Also, with regard to China, Schacht was convinced of the importance of trade with China and was just about to develop it on a large scale, when Hitler, by showing preference to Japan and recalling the German advisers to Chiang Kai-Shek, again destroyed all Schacht’s plans. Schacht saw that this was a fatal mistake and said that Japan would never be able nor willing to compensate us for the loss of trade with China.
Also Schacht always advocated close co-operation with the United States, with England, and with France. Schacht admired Roosevelt and was proud of the fact that Roosevelt, through the diplomat Cockerill, kept in constant touch with him. Schacht was convinced of the necessity of remaining on the best terms with England and France and for that very reason he disapproved of Ribbentrop being sent to London and actively opposed this plan.
Schacht was against Hitler’s policy towards Italy. He knew that Mussolini did not want to have anything to do with us, and he considered him the most unreliable and the weakest partner.
With regard to Austria, I know only that Schacht thought highly of Dollfuss and was horrified and shocked when he heard of his murder. Also after the occupation of Austria, he disapproved of much that happened there.
May I, in this connection, say a word about Schacht’s colonial policy, which was a sort of hobby of Schacht’s, and about which he once gave a lecture? I can best illustrate Schacht’s views by telling you about the orders which he gave me.

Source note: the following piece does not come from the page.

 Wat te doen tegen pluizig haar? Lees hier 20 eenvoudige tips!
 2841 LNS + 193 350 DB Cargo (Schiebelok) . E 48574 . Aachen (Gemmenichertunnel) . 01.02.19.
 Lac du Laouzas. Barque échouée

Schacht’s idea was to make an arrangement with England, France, et cetera, whereby these powers should purchase part of the Portuguese colony of Angola and transfer it to Germany, who would not exercise any sovereign rights, but would exploit it economically; and he had experts’ opinions...
THE PRESIDENT: Dr. Dix, the Tribunal thinks that this is being given in far too great length.
DR. DIX: Well, we can leave out the individual examples. The late Field Marshal Von Blomberg made a statement to the effect that the Reichsbank received every year from the Reichswehr Ministry a written communication about the state of the armaments. Do you, who were a member of the Directorate, know anything about this communication?
VOCKE: No, I have never heard anything about it.
DR. DIX: From the whole of your experience in the Reichsbank and your experience with Schacht’s attitude to his colleagues, do you consider it possible that Schacht personally received that information, but did not pass it on to any of his colleagues in the Reichsbank Directorate?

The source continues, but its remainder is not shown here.